Google, Microsoft, and xAI have consented to provide pre-release evaluations of their government AI models as the Mythos crisis compels an increase in oversight.

Google, Microsoft, and xAI have consented to provide pre-release evaluations of their government AI models as the Mythos crisis compels an increase in oversight.

      **Summary**: Google, Microsoft, and xAI have joined OpenAI and Anthropic in granting the U.S. Commerce Department pre-release access to assess their AI models, establishing a voluntary oversight system among five major AI labs through an office lacking formal authority and staffed by fewer than 200 individuals. This expansion was prompted by the Mythos crisis and potential executive orders aimed at formalizing the review process.

      The Mythos crisis compelled the U.S. government to address a previously sidestepped issue: how to handle an AI model powerful enough to pose a national security risk without a formal evaluation mechanism before public release. On Tuesday, the Commerce Department announced that Google, Microsoft, and xAI would provide the U.S. government with pre-release access to their AI models for assessment. They join OpenAI and Anthropic, which have been submitting their models for evaluation to the same agency since 2024. Currently, five companies are responsible for a significant portion of global frontier AI advancements, and all have consented to let a single government office examine their systems before they are made public. This arrangement is voluntary, without statutory backing, and does not grant the government the power to prevent a release. Nevertheless, it represents the closest thing to an AI oversight system that the U.S. has and was put in place within two years by a small office.

      The Office

      The Center for AI Standards and Innovation is located within the National Institute of Standards and Technology in the Commerce Department. It was founded under President Biden in 2023 as the AI Safety Institute, reformulated under Trump with a focus on standards and national security instead of safety research. The center has achieved over 40 evaluations of AI models, including advanced systems not yet publicly available. Developers frequently submit versions with reduced safety measures so evaluators can investigate capabilities relevant to national security, including biological weapon synthesis, cyberattack automation, and potentially uncontrollable autonomous behaviors.
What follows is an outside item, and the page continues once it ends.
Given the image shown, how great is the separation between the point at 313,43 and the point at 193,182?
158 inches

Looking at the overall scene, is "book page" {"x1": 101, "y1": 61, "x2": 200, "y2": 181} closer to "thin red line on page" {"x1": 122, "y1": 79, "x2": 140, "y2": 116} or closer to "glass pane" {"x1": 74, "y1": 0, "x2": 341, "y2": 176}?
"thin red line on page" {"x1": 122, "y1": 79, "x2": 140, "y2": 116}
      Chris Fall now leads the center, succeeding Collin Burns, a former AI researcher at Anthropic who was ousted by the White House just four days into his appointment. Burns had left Anthropic, forfeited valuable stock, and relocated to accept the government role. His dismissal, reportedly due to his ties with an actively contested company, underscores the political complexities involved in creating an oversight structure for an industry where evaluators and the evaluated share the same talent pool. Trump's broader regulatory strategy on AI has emphasized federal preemption over state laws and a non-intrusive stance toward industry, though the model evaluation program reflects a more assertive approach: the government seeks to understand these systems before anyone else does.

      The Agreements

      The new collaborations with Google, Microsoft, and xAI broaden what was previously a two-company agreement into a more extensive frontier coverage. OpenAI and Anthropic have revised their existing agreements to align with Trump’s AI Action Plan, which instructs the center to lead assessments related to national security and integrates it into a wider "evaluations ecosystem." These agreements are not formal contracts but voluntary commitments that companies can withdraw at any point. There are no legal requirements for pre-release evaluation, and the center lacks the authority to delay or prohibit deployment. The entire setup relies on the AI companies voluntarily choosing to provide early access for strategic reasons.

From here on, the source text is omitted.